• [EXTRAIT CHOISI]:

# Le prochain ibook pourrait être... un ipod !



## Eric Blair (30 Juillet 2004)

Apple pourrait envisager un jour de sortir un "iPod" qui embarquerait un certain nombre des fonctionnalités des micro-ordinateurs, entraînant la disparition de la gamme des ibooks. 

Il conserverait la taille de l'actuel ou serait légèrement plus imposant, avec un écran couleur deux fois plus grand, et équipé d'un disque dur d'une capacité >= 60 Go.  Cet ipod serait à la fois un lecteur de documents multimédia (musique, image, vidéo), un lecteur de document classique (texte, pdf,...) . 

Il intégrerait  Bluetooth et Wifi afin de lui permettre de se connecter à internet.

Il disposerait d'un navigateur Web (Nomad_Safari), d'un lecteur de fils RSS, d'un logiciel de courrier électronique(Nomad_Mail), d'une webcam intégrée et d'un logiciel de visio (Nomad_iChat) , d'un agenda (Nomad_iCal).

Le contenu des ses différents logiciels (Bookmarks, boites aux lettres, agenda, etc...) pourrait être synchronisé avec tous les autres Macs. 

On pourrait également brancher directement un caméscope ou un appareil photo numérique sur cet Ipod pour stocker les vidéos et les photographies que l'on réalise lorsqu'on est en déplacement. Il suffirait ensuite de décharger sur un Mac le contenu de l'Ipod (Firewire ou liaison sans fils) afin de pouvoir effectuer retouches d'images et autres montages numériques.

Cet ipod disposerait bien entendu d'une sortie Tv afin de pouvoir visualiser tout son contenu sur un grand écran. On pourrait aussi le connecter directement à une imprimante via usb ou bluetooth  pour imprimer des documents lorsqu'on est en déplacement.

• [QUESTIONS SUR LE TEXTE]:
**A)** Répondez s'il vous plaît à ces questions sur le texte consacré à l'iPod imaginé :
(i) Quelle capacité minimale est prévue pour le disque dur ?
(ii) Quel logiciel de courrier électronique l'appareil proposerait-il ?
(iii) Par quelles liaisons pourrait-on le brancher à une imprimante ?
**B)** Poursuivez le texte consacré à l'iPod imaginé à partir de sa dernière phrase.
Les enregistrements n'interviennent pas ici.

• [DONNÉES SOURCES]:
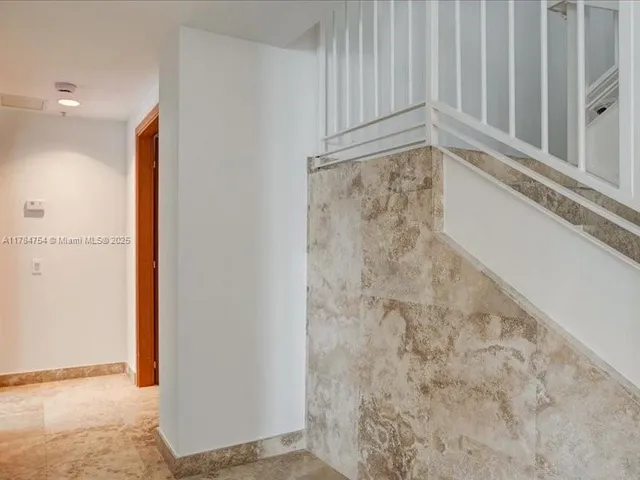 a view of an entryway with a window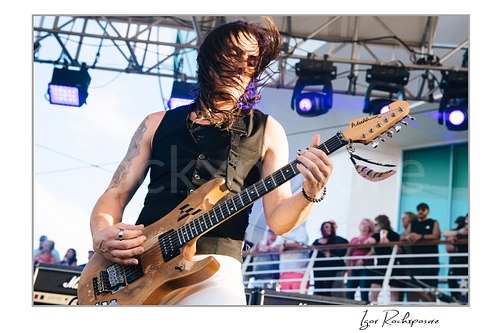 Horizontal color image of Nuno Bettencourt performing live on stage with an electric guitar and windblown hair across his face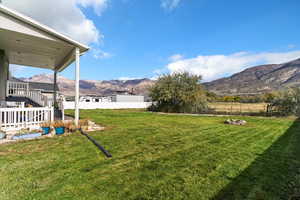 View of yard with a mountain view and stairs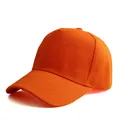 Detail view of the vibrant orange five-panel baseball cap with reinforced stitched brim - Adjustable / Orange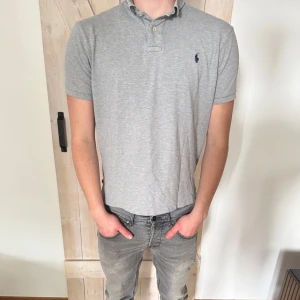 Grå pikétröja från Ralph Lauren - Snygg grå pikétröja från Ralph Lauren med klassisk krage och korta ärmar. Storleken är L men passar M. Skicket är bra.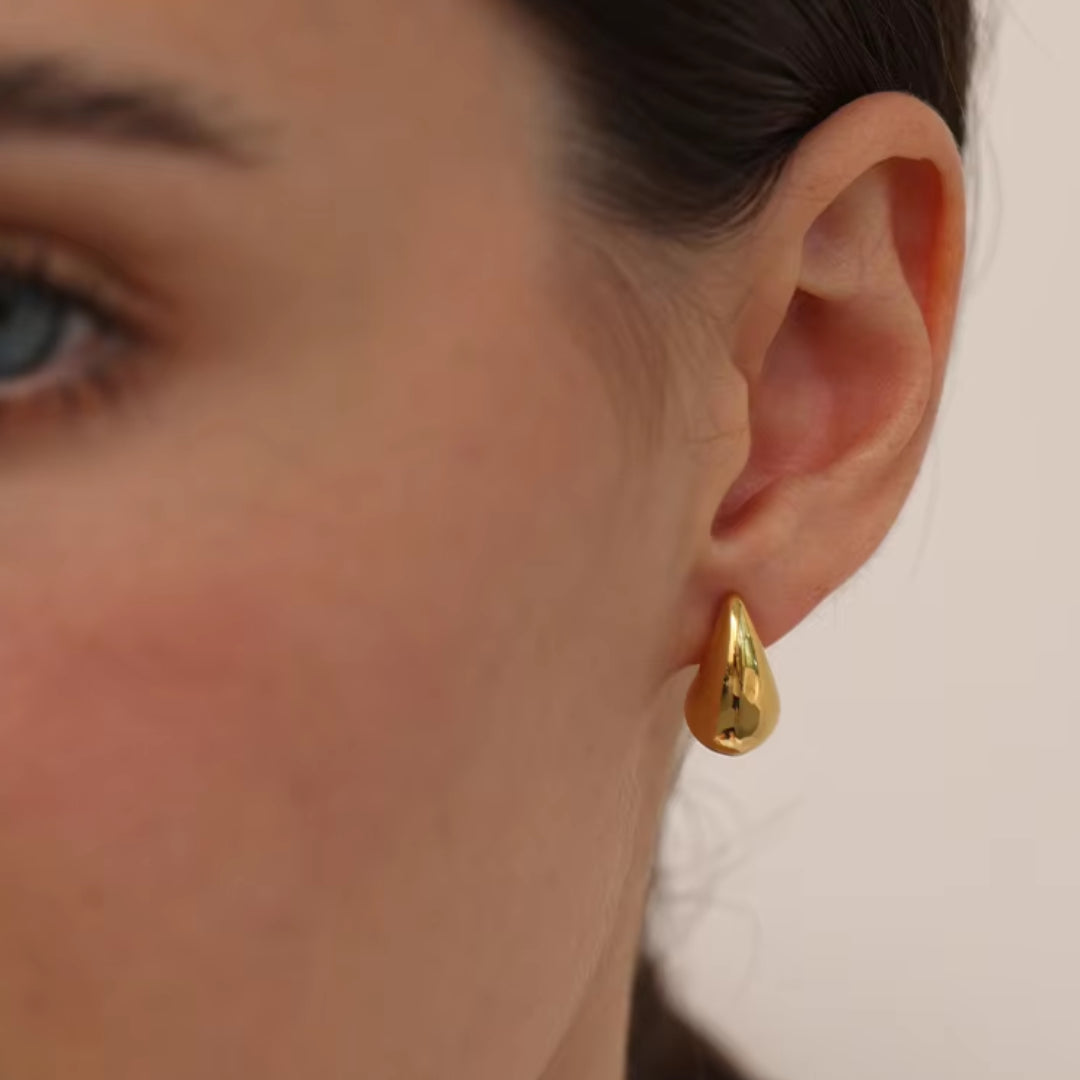 pendientes de gota, pendientes huecos, pendientes de acero inoxidable, pendientes oro 18k, joyería de moda, pendientes resistentes al agua, pendientes de diseño moderno, pendientes elegantes, pendientes ligeros, joyas personalizadas.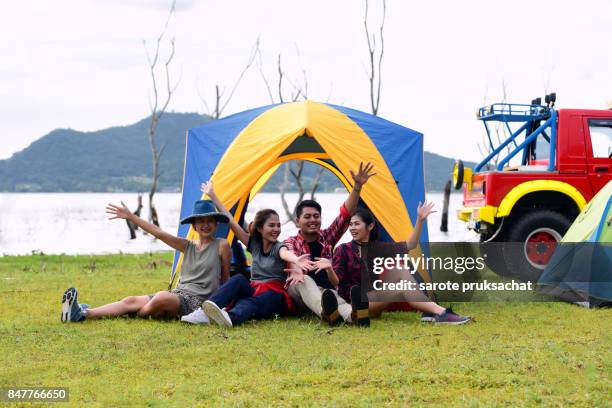 group of young asian camper enjoy camping outdoors . holiday , vacation , summer concept . - campfire stories stock pictures, royalty-free photos & images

• [RÉPONSES]:
**A)**
(i) 60 Go ou plus.
(ii) Nomad_Mail.
(iii) Par USB ou par Bluetooth.

**B)**
Son interface utilisateur serait très simplifiée par rapport à celle d'un micro-ordinateur classique. Une telle machine pourraient notamment contenter un grand nombre d'utilisateurs qui n'ont la plupart du temps que des besoins de consultation et de stockage de documents. 

Il redonnerait une légitimité à l'imac dont l'intérêt est de moins en moins évident, tenaillé entre l'ibook moins cher et quasiment aussi performant (hormis en ce qui concerne le disque dur et la carte graphique) et des machines plus complètes et plus performantes (mais plus chères) comme les Powerbooks et les Powermacs

Prix : à partir de 600 euros.


----------



## Antiphon (30 Juillet 2004)

Analyse tout à fait réaliste... sauf le prix !


----------



## Eric Blair (30 Juillet 2004)

Antiphon a dit:
			
		

> Analyse tout à fait réaliste... sauf le prix !



Disons 800 euros alors


----------



## heliotrope (30 Juillet 2004)

pourquoi pas avec ce type d'accessoires d'ailleurs
http://www.zylstra.org/blog/archives/001366.html
(src:mac4ever.com)


----------



## Piewhy (30 Juillet 2004)

L'objet décrit semble très interressant, cependant, la disparition de la gamme iBook ferait apparaitre un "trou" dans la gamme des portables Apple : entre une sorte de péripherique multimédia-multifonction et la gamme powerbook très complete!


----------



## Eric Blair (30 Juillet 2004)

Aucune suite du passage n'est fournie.